A licensed home inspector examines the property from the roof to the basement. Included in the inspection are the appliances and the systems – air conditioning, heating, pool pumps and water heater. He’ll issue a report indicating what’s working and what needs repair, and include an approximation of the cost of repair. The buyer, now aware of the condition of the house, can agree to continue with the purchase, ask the seller to contribute to the repairs, or withdraw from the contract due to the failure of the inspection. Defects detailed in a conditions report are not sufficient cause to cancel an “as is” sale.
Failure to Appraise
The lender behind the mortgage requests an appraisal to determine the value of the home. If the house doesn’t appraise, meaning the value is below the amount of the loan, the buyer can cancel the contract. This is a major deal-breaker for many in the post-housing market crash. Buyers are given the option of increasing their down-payment to make up the difference. Sellers are asked to reduce the selling price to meet the appraisal. If neither is agreed to, the contract can be cancelled because of failure to appraise.
Federal Housing Administration Restrictions - Condominiums
FHA loans for condominiums have tightened. The community must be approved by the FHA, having met stringent guidelines instituted to protect the government-backed lender. If the community isn’t FHA approved, the contract can be cancelled if the buyer has stipulated FHA financing.

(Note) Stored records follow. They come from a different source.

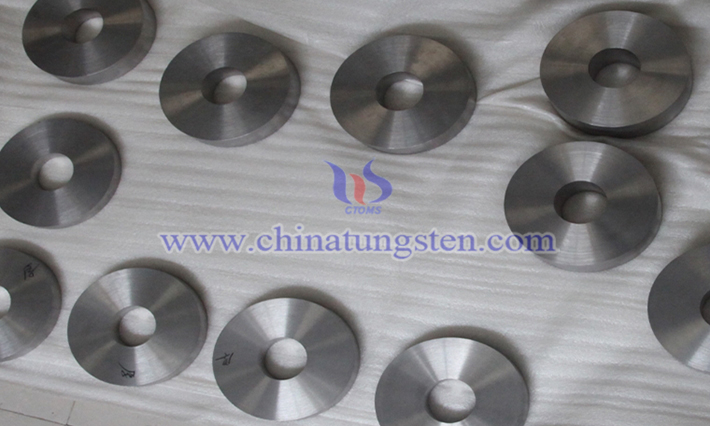 CTIA GROUP's Tungsten Alloy Rings Image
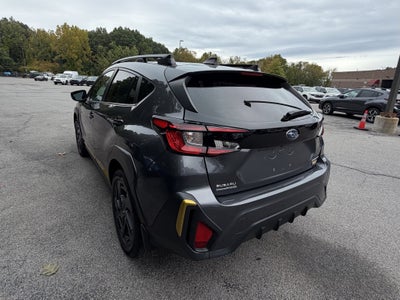 2024 Subaru Crosstrek Sport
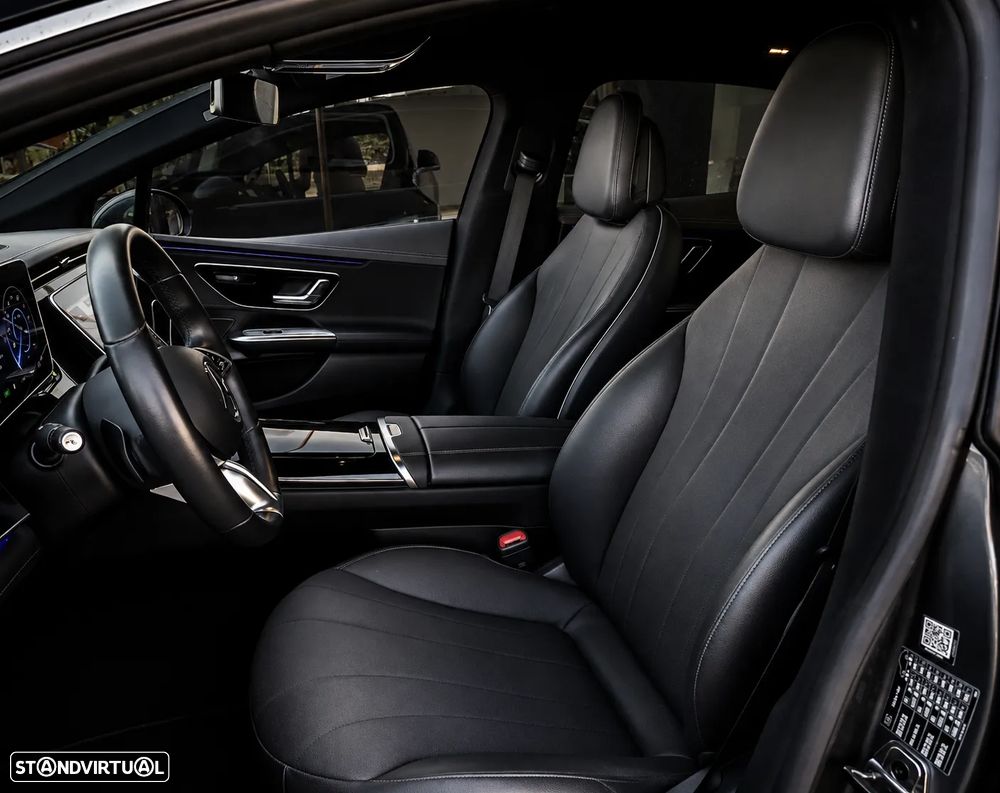 Mercedes-Benz EQE 300 Edition Electric Art - 21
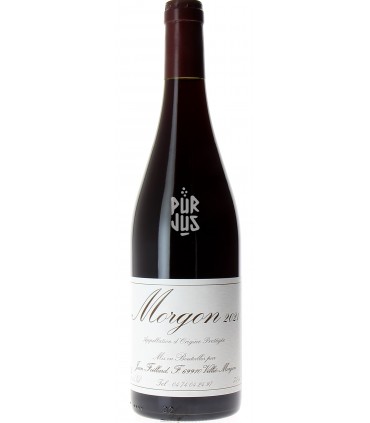 Morgon - 2021 - Jean Foillard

The buyer of a condominium has, by state law, a timeframe in which withdrawal is permitted without recourse. In many states, new construction cancellation clauses are lengthier than existing unit clauses, but both exist withing the contract. Changes in pre-construction contracts must be submitted to each buyer, and at that time, the buyer can withdraw without penalty if he disagrees.
Failure to Close
Purchase contracts have a closing date listed. If that closing date isn’t met, the contract can be cancelled. Extensions are possible. But in the case of short sales, where lenders are taking an inordinate amount of time to approve a sale, the buyer may lose his funding and cancellation is his only recourse. He will not suffer loss of his deposit.